## [Things to do]
• a. Say whether each statement below agrees with the interview, answering yes or no and quoting the deciding words of the interview.
(i) The interviewee's forest work started with a project on frog biting midges.
(ii) The interviewee was the only photographer exhibiting at the Brunei Natural Festival in 2018.
(iii) The interviewee regards money as the first priority.
• b. Answer these questions from the interview.
(i) Under which institute is the interviewee officially employed as a Research Assistant?
(ii) What animals does the interviewee say they look at now?
(iii) With which organization does the interviewee collaborate by providing photos for educational purposes?
• c. Print the part of the interview starting with "4. Do you do" and going on through "employer UBD? NGOs?".

## [Exercise passage]
★ ★ ★ ★

1. How long have you worked as a Research Assistant? Any volunteering? What is your official employment now? How has COVID-19 affect you?

“I have been going to the forest 15 years since my final year project 2007. It started with my project on frog biting midges with Prof Ulmar Grafe (Faculty of Science).  Volunteered for Biodiversti Conference in 2007. My recent volunteering is on a hornbill project for Dr Salwa Khalid under Friends of Belalong (FoB). The reason why I want to volunteer was to explore and also for the knowledge. If I were to do another project in the future, I would know where to go in Brunei. COVID-19 had affected my work at Ulu-Ulu Resort but despite that I am officially employed as a Research Assistant under Institute for Biodiversity and Environmental Research (IBER).”

2. What is your area of research?

“It is actually quite vast… mostly on vertebrates. Before it was on frogs and then I went general in terms of looking at diversity. Now I look at snakes. What kind of snakes are there in Brunei… and also birds. Mostly distribution. Dr Salwa fauna of Ulu temburong. I am interested in insects as well like spiders. I want to know the general diversity because no one is doing this for local level. We don’t have any expertise. In contact with Mandai people of Singapore Wildlife Reserve. I had to supervise German students while doing PhD at UBD. I also engage with people using Facebook as my platform for social media. I want to share what we have in Brunei as not many people are doing it and not many people had the accessibility for this.”

3. Why are you interested in this field?

“Before going to UBD, I was thinking that if I were to work, I would work with forest people because I thought that animals are dangerous so plants would be safer. But Prof Ulmar was there working with frogs so somehow I wanted to do a research on them. I went with him to expeditions before I did my Masters. I got interested in frogs. I went out to the “real forest”. Our mindset was that the forest is somehow dangerous but when I went with the German, it was not bad as long as your intentions are good. So that lead me to thinking I should do a Masters. Sometimes it is about the opportunities as well and also the passion because I like wildlife. I want to protect them because they don’t have a voices of their own. Somebody needs to do it for them. They need an ambassador for the wildlife. In Brunei, there are not many people interested in this field. There more “plants people” compare to “animal people”.

I also like photography another passion of mine. I am keen to go on to the forest and make a visual documentation of Brunei’s diversity. I have done exhibitions before during the Brunei Natural Festival in 2018 but there were only 2 photographers including me and one from Sarawak, a Dutchman. I would sell my photos if people want them.”

4. Do you do it for the money?

“No actually… but I have pay for the bills. Before, it was a passion of mine, sharing my photos and I had income but right now I feel it is a motivation or appreciation for people to buy my photos. It is difficult to find job now. It is like a gift to turn into money. But it is not all about money. Money is second. I am very lucky to be the forest to capture the photos and people can appreciate.”

5. Any related involvements outside employer UBD? NGOs?

“I’m collaborating with BruWILD, providing photos for educational purpose. For example on insects. I am also a member of Brunei Nature Society. At the moment, I am handling their social media. I try to chase other people for photos to share on the platform for awareness. If people are aware, they would appreciate.”

★ ★ ★ ★

## [Stored data]

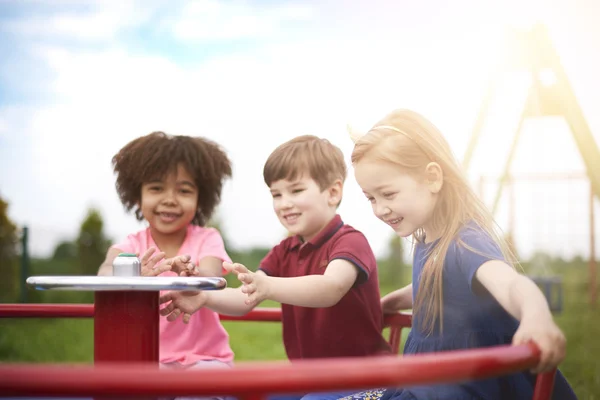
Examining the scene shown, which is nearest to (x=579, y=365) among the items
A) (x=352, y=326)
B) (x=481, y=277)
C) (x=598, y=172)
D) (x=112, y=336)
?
(x=598, y=172)

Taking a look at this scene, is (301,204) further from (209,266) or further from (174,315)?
(174,315)

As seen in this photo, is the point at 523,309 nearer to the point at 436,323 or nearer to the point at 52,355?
the point at 436,323

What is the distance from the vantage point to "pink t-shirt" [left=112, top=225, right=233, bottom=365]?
261cm

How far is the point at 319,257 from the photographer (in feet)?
8.00

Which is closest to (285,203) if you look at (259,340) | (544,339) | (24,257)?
(544,339)

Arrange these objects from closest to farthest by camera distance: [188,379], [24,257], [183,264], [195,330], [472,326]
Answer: [188,379], [472,326], [183,264], [195,330], [24,257]

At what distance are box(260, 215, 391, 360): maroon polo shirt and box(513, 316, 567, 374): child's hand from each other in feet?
2.97

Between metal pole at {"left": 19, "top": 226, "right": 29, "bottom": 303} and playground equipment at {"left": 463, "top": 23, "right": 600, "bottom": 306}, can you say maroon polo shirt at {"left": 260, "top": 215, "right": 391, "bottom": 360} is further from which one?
metal pole at {"left": 19, "top": 226, "right": 29, "bottom": 303}

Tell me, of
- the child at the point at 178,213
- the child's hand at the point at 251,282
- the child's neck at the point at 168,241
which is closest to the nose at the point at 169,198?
the child at the point at 178,213

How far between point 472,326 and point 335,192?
85 cm

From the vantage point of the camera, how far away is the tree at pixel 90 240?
844cm

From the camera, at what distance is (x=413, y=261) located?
7.25 ft

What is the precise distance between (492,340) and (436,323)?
0.17m

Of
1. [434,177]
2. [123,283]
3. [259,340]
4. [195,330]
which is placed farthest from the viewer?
[259,340]
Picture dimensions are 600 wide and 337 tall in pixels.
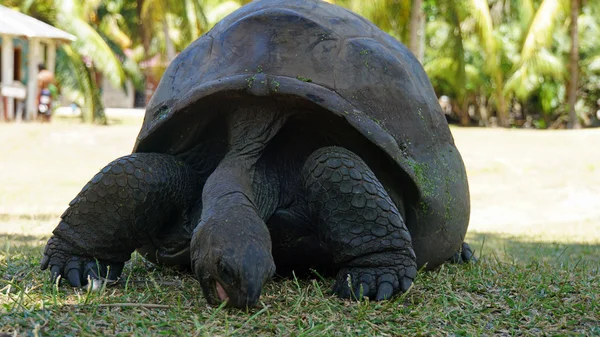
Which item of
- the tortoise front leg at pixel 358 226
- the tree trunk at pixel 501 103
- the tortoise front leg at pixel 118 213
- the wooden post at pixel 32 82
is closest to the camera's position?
the tortoise front leg at pixel 358 226

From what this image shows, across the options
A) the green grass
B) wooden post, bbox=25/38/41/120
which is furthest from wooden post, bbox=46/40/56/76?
the green grass

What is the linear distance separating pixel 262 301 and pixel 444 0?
1821 cm

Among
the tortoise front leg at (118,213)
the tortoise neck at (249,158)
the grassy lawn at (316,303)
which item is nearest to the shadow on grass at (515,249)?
the grassy lawn at (316,303)

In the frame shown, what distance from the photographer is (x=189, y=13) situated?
2064 cm

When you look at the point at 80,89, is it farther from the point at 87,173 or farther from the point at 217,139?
the point at 217,139

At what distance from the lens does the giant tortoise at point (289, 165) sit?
268 centimetres

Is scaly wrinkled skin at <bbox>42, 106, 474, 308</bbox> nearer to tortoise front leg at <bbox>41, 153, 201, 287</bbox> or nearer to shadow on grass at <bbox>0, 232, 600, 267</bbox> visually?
tortoise front leg at <bbox>41, 153, 201, 287</bbox>

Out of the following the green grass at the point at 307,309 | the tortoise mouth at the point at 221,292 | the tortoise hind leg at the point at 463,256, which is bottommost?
the tortoise hind leg at the point at 463,256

★ ★ ★ ★

## [Solutions to the tasks]
• a.
(i) Yes: "It started with my project on frog biting midges with Prof Ulmar Grafe (Faculty of Science)."
(ii) No: "there were only 2 photographers including me and one from Sarawak, a Dutchman."
(iii) No: "Money is second."

• b.
(i) The Institute for Biodiversity and Environmental Research (IBER).
(ii) Snakes, and also birds.
(iii) BruWILD.

• c.
4. Do you do it for the money?

“No actually… but I have pay for the bills. Before, it was a passion of mine, sharing my photos and I had income but right now I feel it is a motivation or appreciation for people to buy my photos. It is difficult to find job now. It is like a gift to turn into money. But it is not all about money. Money is second. I am very lucky to be the forest to capture the photos and people can appreciate.”

5. Any related involvements outside employer UBD? NGOs?